Uncle brings humor to every situation. Once when he was a police officer he had to go assist a guy who was in a bike injury, a bad one. The guy was lying on the ground in agony, and I believe he was some kind of medical professional. He asked my brother if he could see his wrist bone sticking out of the skin and Uncle said something like "Well, I think I could hang my keys on it..." I think I could be on my death bed, and Uncle would find something humorous and sarcastic to say to me.

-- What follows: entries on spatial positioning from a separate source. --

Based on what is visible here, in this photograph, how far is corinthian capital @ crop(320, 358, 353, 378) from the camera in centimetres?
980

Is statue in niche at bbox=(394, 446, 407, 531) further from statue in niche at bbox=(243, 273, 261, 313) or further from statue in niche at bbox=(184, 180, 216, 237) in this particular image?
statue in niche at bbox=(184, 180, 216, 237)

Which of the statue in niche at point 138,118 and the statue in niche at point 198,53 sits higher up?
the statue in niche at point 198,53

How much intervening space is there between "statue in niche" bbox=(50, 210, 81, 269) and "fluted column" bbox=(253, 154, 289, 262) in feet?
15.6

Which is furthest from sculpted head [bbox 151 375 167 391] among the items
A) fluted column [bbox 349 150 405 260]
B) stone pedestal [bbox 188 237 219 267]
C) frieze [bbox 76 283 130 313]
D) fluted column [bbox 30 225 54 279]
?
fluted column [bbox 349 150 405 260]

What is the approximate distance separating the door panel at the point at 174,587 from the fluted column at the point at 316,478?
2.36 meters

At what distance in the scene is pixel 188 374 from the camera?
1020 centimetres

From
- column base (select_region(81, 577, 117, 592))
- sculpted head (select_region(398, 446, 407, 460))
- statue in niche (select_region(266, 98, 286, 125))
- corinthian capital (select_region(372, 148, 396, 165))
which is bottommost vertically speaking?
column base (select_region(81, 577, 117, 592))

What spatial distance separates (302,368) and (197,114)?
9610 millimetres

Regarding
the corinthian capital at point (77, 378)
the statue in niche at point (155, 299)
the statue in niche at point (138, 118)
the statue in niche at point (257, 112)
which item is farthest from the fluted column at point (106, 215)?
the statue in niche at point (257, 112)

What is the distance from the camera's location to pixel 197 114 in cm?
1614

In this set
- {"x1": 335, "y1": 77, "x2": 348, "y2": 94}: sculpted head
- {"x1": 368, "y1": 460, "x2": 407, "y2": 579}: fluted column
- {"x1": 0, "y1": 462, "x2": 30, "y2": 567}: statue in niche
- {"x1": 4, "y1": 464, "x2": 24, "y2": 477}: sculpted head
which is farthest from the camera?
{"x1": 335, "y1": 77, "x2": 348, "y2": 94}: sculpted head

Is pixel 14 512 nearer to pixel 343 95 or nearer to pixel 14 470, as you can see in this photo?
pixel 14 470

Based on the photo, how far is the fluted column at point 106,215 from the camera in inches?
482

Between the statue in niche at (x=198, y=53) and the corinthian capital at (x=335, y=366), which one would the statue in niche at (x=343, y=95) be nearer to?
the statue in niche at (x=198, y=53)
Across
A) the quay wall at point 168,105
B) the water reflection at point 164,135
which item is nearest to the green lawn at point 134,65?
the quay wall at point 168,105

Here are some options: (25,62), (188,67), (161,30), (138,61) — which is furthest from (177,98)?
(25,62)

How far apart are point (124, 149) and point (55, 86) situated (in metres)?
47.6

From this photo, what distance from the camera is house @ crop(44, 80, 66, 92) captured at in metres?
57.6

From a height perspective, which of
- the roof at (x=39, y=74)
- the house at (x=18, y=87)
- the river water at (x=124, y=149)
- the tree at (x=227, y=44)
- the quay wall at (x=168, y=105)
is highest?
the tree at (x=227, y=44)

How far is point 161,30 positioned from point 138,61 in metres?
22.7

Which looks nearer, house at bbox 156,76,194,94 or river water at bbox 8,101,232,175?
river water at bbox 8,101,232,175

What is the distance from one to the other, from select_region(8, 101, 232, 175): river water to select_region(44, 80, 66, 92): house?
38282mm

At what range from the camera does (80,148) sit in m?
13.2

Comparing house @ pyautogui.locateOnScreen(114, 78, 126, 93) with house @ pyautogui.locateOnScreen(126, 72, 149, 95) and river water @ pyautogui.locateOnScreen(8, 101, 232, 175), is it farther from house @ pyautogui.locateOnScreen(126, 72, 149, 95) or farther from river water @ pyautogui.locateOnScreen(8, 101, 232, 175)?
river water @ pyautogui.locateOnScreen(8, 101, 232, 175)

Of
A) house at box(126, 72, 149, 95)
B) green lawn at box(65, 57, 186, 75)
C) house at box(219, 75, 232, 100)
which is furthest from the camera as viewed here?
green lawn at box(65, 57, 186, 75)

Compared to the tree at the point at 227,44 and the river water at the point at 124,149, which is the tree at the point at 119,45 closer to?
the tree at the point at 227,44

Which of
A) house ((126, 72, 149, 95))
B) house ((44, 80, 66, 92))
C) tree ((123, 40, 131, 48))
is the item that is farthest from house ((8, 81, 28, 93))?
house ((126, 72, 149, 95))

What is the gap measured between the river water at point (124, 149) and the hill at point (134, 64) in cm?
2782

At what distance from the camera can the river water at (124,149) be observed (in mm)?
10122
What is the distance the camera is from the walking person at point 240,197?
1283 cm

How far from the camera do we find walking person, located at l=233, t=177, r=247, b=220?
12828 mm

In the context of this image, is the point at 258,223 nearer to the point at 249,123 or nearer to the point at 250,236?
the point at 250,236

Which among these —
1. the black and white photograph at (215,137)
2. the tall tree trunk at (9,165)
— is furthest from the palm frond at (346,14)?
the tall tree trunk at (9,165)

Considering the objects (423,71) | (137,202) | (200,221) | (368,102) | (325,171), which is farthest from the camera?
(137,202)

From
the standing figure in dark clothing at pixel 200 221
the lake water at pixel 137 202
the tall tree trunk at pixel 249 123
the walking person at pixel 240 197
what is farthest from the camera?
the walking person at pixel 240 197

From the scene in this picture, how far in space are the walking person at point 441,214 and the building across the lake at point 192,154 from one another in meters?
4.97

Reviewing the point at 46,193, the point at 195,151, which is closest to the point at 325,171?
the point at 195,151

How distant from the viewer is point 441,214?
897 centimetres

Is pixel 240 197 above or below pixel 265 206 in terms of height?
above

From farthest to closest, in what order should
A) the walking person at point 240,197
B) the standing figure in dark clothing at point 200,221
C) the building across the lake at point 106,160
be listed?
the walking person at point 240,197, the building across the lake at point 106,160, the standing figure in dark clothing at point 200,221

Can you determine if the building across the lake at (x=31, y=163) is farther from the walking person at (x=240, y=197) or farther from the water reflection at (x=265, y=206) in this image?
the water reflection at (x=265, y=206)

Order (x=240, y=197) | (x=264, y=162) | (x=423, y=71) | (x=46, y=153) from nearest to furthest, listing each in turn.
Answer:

He tries to act like a tough guy, but underneath it all he has a very tender heart. He adores his wife and kids, and he works so hard for them. I don't think I've ever heard him say I love you, but I know he worships the ground I walk on. He has to, I'm his big sister, and always will be.

So Lily, I just wanted to tell you about Uncle, so that some day you can say "I knew you back when..." Just this morning, he commented on your blog...and his comments will give you insight into his personality....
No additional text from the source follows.